0

I have a pyspark code stored both on the master node of an AWS EMR cluster and in an s3 bucket that fetches over 140M rows from a MySQL database and stores the sum of a column back in the log files on s3.

When I spark-submit the pyspark code on the master node, the job gets completed successfully and the output is stored in the log files on the S3 bucket.

However, when I spark-submit the pyspark code on the S3 bucket using these- (using the below commands on the terminal after SSH-ing to the master node)

  1. spark-submit --master yarn --deploy-mode cluster --py-files s3://bucket_name/my_script.py This returns a Error: Missing application resource. error.
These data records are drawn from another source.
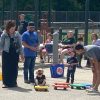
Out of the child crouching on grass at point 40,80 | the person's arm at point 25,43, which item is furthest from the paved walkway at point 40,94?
the person's arm at point 25,43

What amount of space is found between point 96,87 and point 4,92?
2.31 meters

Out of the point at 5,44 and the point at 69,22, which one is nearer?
the point at 5,44

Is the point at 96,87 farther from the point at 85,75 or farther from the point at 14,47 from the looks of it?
the point at 85,75

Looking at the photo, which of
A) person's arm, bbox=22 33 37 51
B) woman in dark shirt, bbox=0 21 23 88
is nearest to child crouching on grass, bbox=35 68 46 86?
woman in dark shirt, bbox=0 21 23 88

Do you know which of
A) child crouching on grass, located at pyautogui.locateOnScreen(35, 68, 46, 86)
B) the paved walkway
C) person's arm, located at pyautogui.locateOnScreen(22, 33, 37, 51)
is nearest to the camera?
the paved walkway

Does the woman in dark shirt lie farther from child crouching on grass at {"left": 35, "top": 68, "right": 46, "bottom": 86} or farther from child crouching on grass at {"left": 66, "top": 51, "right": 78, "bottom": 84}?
child crouching on grass at {"left": 66, "top": 51, "right": 78, "bottom": 84}

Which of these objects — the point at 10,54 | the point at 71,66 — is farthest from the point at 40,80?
the point at 71,66

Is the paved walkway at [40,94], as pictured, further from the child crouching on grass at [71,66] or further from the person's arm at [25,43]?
the person's arm at [25,43]

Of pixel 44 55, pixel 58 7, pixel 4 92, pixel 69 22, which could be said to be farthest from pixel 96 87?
pixel 58 7

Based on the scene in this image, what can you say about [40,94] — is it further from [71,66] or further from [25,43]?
[25,43]

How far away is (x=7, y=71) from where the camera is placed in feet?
52.4

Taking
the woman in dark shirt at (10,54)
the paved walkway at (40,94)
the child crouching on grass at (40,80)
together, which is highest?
the woman in dark shirt at (10,54)

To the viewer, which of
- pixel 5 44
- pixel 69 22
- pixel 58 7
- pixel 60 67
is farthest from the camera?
pixel 58 7

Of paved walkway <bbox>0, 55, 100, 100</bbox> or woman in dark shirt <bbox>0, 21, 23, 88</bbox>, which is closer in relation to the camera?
paved walkway <bbox>0, 55, 100, 100</bbox>
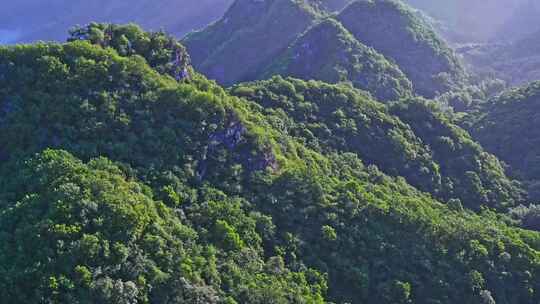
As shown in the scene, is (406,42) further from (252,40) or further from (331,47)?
(252,40)

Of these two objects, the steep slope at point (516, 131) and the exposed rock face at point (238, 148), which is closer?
the exposed rock face at point (238, 148)

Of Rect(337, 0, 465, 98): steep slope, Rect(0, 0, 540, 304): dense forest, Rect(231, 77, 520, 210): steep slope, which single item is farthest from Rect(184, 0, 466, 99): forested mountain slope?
Rect(0, 0, 540, 304): dense forest

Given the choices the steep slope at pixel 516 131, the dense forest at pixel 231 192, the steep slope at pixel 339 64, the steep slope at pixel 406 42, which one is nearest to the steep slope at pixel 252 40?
the steep slope at pixel 339 64

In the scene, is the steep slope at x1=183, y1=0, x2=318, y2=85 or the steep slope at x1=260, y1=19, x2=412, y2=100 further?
the steep slope at x1=183, y1=0, x2=318, y2=85

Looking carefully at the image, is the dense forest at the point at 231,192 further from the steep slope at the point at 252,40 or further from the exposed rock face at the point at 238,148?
the steep slope at the point at 252,40

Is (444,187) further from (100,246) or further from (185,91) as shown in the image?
(100,246)

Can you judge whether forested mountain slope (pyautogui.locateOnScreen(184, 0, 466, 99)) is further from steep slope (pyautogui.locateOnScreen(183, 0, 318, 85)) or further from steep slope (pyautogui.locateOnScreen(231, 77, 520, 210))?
steep slope (pyautogui.locateOnScreen(231, 77, 520, 210))

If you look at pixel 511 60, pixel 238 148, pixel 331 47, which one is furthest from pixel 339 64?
pixel 511 60
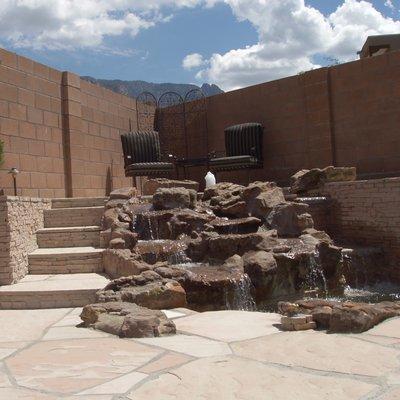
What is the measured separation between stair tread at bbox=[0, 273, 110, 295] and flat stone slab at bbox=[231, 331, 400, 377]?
2.46 m

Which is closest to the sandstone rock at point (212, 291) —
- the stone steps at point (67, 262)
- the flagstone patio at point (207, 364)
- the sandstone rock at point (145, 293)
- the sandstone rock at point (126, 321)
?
the sandstone rock at point (145, 293)

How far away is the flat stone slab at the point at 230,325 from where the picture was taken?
335cm

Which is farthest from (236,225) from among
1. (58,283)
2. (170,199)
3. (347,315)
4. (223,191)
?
(347,315)

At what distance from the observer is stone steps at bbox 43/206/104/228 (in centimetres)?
732

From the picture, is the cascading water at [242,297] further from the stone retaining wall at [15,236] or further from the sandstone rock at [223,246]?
the stone retaining wall at [15,236]

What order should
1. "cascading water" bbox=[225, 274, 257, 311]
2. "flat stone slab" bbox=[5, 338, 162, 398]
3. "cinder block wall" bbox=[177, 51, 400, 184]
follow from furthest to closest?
1. "cinder block wall" bbox=[177, 51, 400, 184]
2. "cascading water" bbox=[225, 274, 257, 311]
3. "flat stone slab" bbox=[5, 338, 162, 398]

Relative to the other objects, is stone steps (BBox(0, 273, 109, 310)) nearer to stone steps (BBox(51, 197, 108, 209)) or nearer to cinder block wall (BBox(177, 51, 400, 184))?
stone steps (BBox(51, 197, 108, 209))

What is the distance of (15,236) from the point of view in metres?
5.88

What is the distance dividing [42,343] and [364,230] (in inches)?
226

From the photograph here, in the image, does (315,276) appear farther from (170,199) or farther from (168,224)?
(170,199)

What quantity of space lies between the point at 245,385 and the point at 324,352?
66cm

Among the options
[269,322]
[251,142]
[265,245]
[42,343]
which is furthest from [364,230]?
[42,343]

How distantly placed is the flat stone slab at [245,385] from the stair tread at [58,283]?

  2. spark_submit s3://bucket_name/my_script.py This shows :

20/07/02 11:26:23 WARN NativeCodeLoader: Unable to load native-hadoop library for your platform... using builtin-java classes where applicable
Exception in thread "main" java.lang.RuntimeException: java.lang.ClassNotFoundException: Class com.amazon.ws.emr.hadoop.fs.EmrFileSystem not found
    at org.apache.hadoop.conf.Configuration.getClass(Configuration.java:2369)
    at org.apache.hadoop.fs.FileSystem.getFileSystemClass(FileSystem.java:2840)
    at org.apache.hadoop.fs.FileSystem.createFileSystem(FileSystem.java:2857)
    at org.apache.hadoop.fs.FileSystem.access$200(FileSystem.java:99)
    at org.apache.hadoop.fs.FileSystem$Cache.getInternal(FileSystem.java:2896)
    at org.apache.hadoop.fs.FileSystem$Cache.get(FileSystem.java:2878)
    at org.apache.hadoop.fs.FileSystem.get(FileSystem.java:392)
    at org.apache.spark.util.Utils$.getHadoopFileSystem(Utils.scala:1911)
    at org.apache.spark.util.Utils$.doFetchFile(Utils.scala:766)
    at org.apache.spark.deploy.DependencyUtils$.downloadFile(DependencyUtils.scala:137)
    at org.apache.spark.deploy.SparkSubmit$$anonfun$prepareSubmitEnvironment$7.apply(SparkSubmit.scala:356)
    at org.apache.spark.deploy.SparkSubmit$$anonfun$prepareSubmitEnvironment$7.apply(SparkSubmit.scala:356)
    at scala.Option.map(Option.scala:146)
    at org.apache.spark.deploy.SparkSubmit.prepareSubmitEnvironment(SparkSubmit.scala:355)
    at org.apache.spark.deploy.SparkSubmit.org$apache$spark$deploy$SparkSubmit$$runMain(SparkSubmit.scala:782)
    at org.apache.spark.deploy.SparkSubmit.doRunMain$1(SparkSubmit.scala:161)
    at org.apache.spark.deploy.SparkSubmit.submit(SparkSubmit.scala:184)
    at org.apache.spark.deploy.SparkSubmit.doSubmit(SparkSubmit.scala:86)
    at org.apache.spark.deploy.SparkSubmit$$anon$2.doSubmit(SparkSubmit.scala:928)
    at org.apache.spark.deploy.SparkSubmit$.main(SparkSubmit.scala:937)
    at org.apache.spark.deploy.SparkSubmit.main(SparkSubmit.scala)
Caused by: java.lang.ClassNotFoundException: Class com.amazon.ws.emr.hadoop.fs.EmrFileSystem not found
    at org.apache.hadoop.conf.Configuration.getClassByName(Configuration.java:2273)
    at org.apache.hadoop.conf.Configuration.getClass(Configuration.java:2367)
    ... 20 more

I read about having to add a Spark Step on the AWS EMR cluster to submit a pyspark code stored on the S3.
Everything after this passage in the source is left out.